Work required:
Output the data below line for line, exactly, up to and including the line where "Jl. Raya Ujung" appears.

Exercise materials:
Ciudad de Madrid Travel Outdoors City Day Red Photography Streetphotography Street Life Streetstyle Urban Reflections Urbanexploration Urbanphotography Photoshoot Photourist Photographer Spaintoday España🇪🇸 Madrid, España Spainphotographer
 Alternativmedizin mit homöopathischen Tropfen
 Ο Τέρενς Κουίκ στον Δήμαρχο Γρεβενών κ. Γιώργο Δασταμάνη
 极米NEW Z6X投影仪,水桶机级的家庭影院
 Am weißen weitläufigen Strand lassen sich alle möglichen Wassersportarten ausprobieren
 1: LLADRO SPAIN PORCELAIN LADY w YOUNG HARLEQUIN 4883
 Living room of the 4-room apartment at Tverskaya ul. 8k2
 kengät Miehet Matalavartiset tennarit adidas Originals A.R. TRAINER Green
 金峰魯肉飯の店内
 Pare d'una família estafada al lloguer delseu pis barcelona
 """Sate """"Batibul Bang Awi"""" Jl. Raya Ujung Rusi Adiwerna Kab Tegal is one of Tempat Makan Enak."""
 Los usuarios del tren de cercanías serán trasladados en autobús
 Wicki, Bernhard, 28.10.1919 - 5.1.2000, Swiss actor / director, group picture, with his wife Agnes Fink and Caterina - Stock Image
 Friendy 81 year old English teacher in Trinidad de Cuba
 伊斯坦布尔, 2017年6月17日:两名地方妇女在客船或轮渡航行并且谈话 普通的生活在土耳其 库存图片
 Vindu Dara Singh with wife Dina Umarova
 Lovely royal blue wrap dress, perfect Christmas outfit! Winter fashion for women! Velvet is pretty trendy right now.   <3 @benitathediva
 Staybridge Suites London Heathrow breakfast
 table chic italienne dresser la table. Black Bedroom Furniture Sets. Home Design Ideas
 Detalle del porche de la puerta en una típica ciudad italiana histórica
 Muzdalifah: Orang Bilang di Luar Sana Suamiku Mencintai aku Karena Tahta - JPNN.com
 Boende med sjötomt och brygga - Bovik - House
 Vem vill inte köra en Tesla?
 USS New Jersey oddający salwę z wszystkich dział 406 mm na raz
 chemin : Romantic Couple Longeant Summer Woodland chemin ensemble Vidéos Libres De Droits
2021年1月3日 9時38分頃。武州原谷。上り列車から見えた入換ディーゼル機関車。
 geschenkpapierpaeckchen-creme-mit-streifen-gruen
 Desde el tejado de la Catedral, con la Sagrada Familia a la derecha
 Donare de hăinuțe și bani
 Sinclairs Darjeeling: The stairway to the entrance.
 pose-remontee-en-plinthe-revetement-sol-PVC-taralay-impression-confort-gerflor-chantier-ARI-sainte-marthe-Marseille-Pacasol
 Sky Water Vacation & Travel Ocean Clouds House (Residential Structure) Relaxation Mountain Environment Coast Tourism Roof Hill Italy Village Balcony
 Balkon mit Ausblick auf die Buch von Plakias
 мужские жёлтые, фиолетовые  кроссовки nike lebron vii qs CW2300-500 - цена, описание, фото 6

Response below:
Ciudad de Madrid Travel Outdoors City Day Red Photography Streetphotography Street Life Streetstyle Urban Reflections Urbanexploration Urbanphotography Photoshoot Photourist Photographer Spaintoday España🇪🇸 Madrid, España Spainphotographer
 Alternativmedizin mit homöopathischen Tropfen
 Ο Τέρενς Κουίκ στον Δήμαρχο Γρεβενών κ. Γιώργο Δασταμάνη
 极米NEW Z6X投影仪,水桶机级的家庭影院
 Am weißen weitläufigen Strand lassen sich alle möglichen Wassersportarten ausprobieren
 1: LLADRO SPAIN PORCELAIN LADY w YOUNG HARLEQUIN 4883
 Living room of the 4-room apartment at Tverskaya ul. 8k2
 kengät Miehet Matalavartiset tennarit adidas Originals A.R. TRAINER Green
 金峰魯肉飯の店内
 Pare d'una família estafada al lloguer delseu pis barcelona
 """Sate """"Batibul Bang Awi"""" Jl. Raya Ujung Rusi Adiwerna Kab Tegal is one of Tempat Makan Enak."""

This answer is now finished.